** JOBS **
A. In the forum thread about the Hydor canister filter, which store does catgoldfish say seems to be the only one in the Lower Mainland that sells Hydor filters?
B. List every username that posts in the forum thread about the Hydor canister filter.
C. Write out everything in the forum thread about the Hydor canister filter from "I run an Eheim" down to "a noisy one.", substituting "unpredictable" for "hit-and-miss".

** TEXT SECTION **
+---+

# Hydor canister filter



## Vman (Jan 20, 2011)

Has anyone used the Hydor canister filter?I'm buying a filter today and was going to buy another Eheim 2075 but noticed that the Hydor filters are 50% off at king eds.


----------



## tony1928 (Apr 22, 2010)

Always been curious myself. It is their first foray into canisters though. Hydor has great customer service if that helps. For me it would have to be a whole lot cheaper than eheim. Though I would like to see how well they work myself.


----------



## Vman (Jan 20, 2011)

Yes they are too new for me. I just got another Eheim 2075. It's a great filter and very well made.


----------



## catgoldfish (Apr 21, 2010)

Yes i have two of them and they both work great! One 600 and one 450. Very quiet and very easy to prime. Lots of room for lots of different media. Media is also included! Only thing bad is the price of the replacement sponges and pads. Plus King Ed's seems to be the only store in the Lower Mainland who sells them. Great deal though.


----------



## hi-revs (Nov 3, 2010)

Any big differences btwn the hydor versus the rena's?


----------



## Vman (Jan 20, 2011)

The Rena's have way too much by pass space.Also they get loud. I have an XP4 and like it but nothing like the Eheim 2075. Of course the Rena is cheaper but how often do you buy a filter?The Eheim is so damn silent.


----------



## hi-revs (Nov 3, 2010)

My 3 rena's are surprisingly quiet. They sit inside the stand in my living room and I don't even hear them.


----------



## Daryl (Jun 1, 2010)

hi-revs said:


> My 3 rena's are surprisingly quiet. They sit inside the stand in my living room and I don't even hear them.


This. The Rena's are great - silent, and no priming!


----------



## kim86 (Sep 5, 2012)

I run an Eheim Classic 2217 and Eheim Ecco 60 on my 45g.... They're the best. Can't hear them at all.


----------



## crazy72 (Apr 22, 2010)

In my (admittedly limited) experience, Rena's are hit-and-miss noise wise. I've had quiet ones but I've also had pretty loud ones. The Eheim's (Pro 3's, in my case) have been much more consistent. I have never had a noisy one.


----------

+---+

** ITEMS **
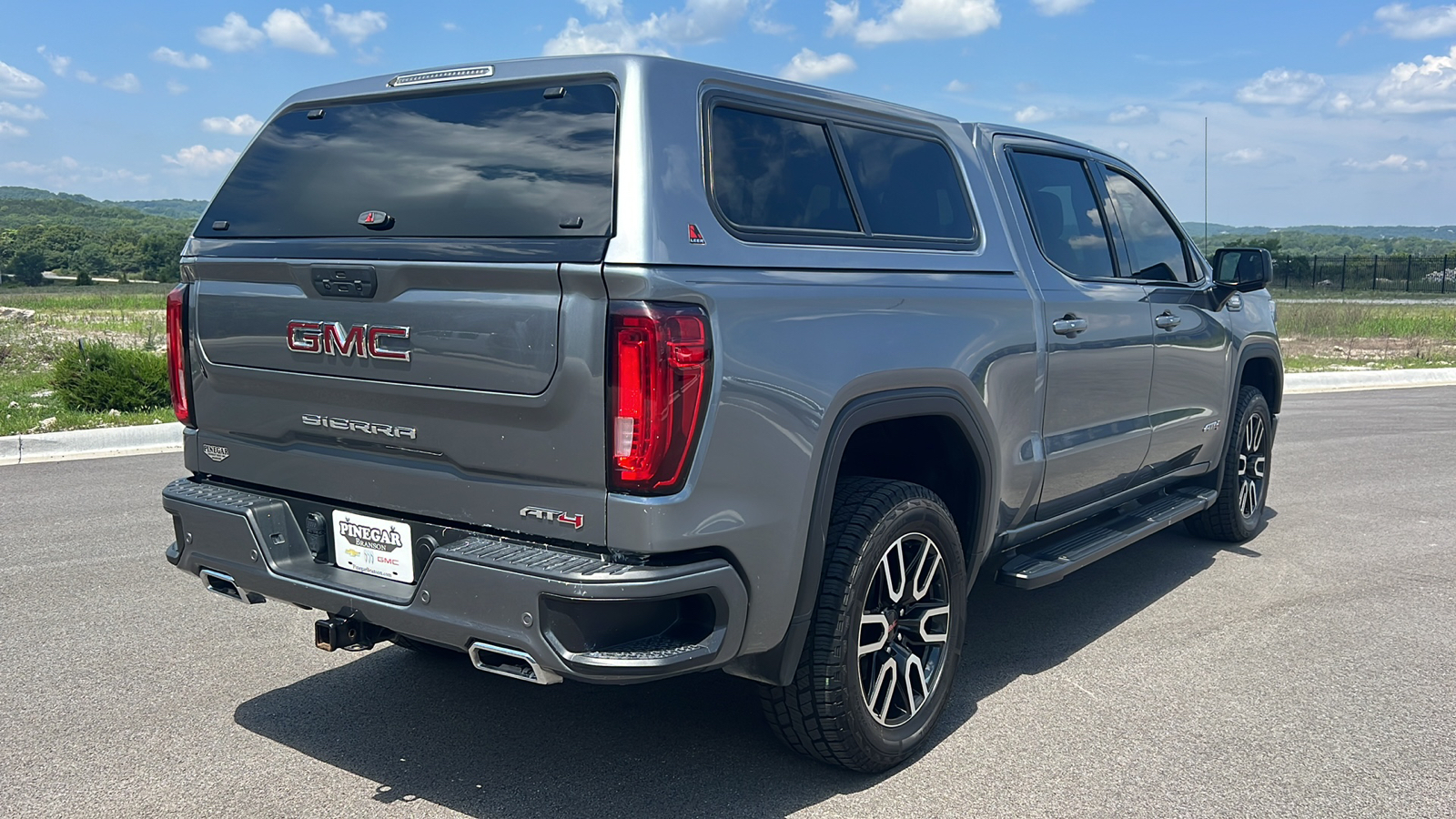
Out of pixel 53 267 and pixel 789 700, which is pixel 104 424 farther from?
pixel 53 267

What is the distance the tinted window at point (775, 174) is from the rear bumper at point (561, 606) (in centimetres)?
101

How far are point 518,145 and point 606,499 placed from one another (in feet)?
3.31

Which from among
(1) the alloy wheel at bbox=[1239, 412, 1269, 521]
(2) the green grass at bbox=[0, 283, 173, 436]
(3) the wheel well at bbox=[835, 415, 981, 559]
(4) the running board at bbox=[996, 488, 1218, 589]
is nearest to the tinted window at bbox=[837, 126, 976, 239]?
(3) the wheel well at bbox=[835, 415, 981, 559]

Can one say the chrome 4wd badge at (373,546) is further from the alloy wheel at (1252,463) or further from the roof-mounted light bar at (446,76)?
the alloy wheel at (1252,463)

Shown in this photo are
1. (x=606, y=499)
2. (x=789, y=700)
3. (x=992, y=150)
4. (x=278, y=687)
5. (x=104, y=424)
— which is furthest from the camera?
(x=104, y=424)

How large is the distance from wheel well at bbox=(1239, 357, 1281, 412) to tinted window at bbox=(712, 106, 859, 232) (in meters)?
4.08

+---+

** SOLUTIONS **
A. King Ed's

B. Vman, tony1928, catgoldfish, hi-revs, Daryl, kim86, crazy72

C.
I run an Eheim Classic 2217 and Eheim Ecco 60 on my 45g.... They're the best. Can't hear them at all.


----------



## crazy72 (Apr 22, 2010)

In my (admittedly limited) experience, Rena's are unpredictable noise wise. I've had quiet ones but I've also had pretty loud ones. The Eheim's (Pro 3's, in my case) have been much more consistent. I have never had a noisy one.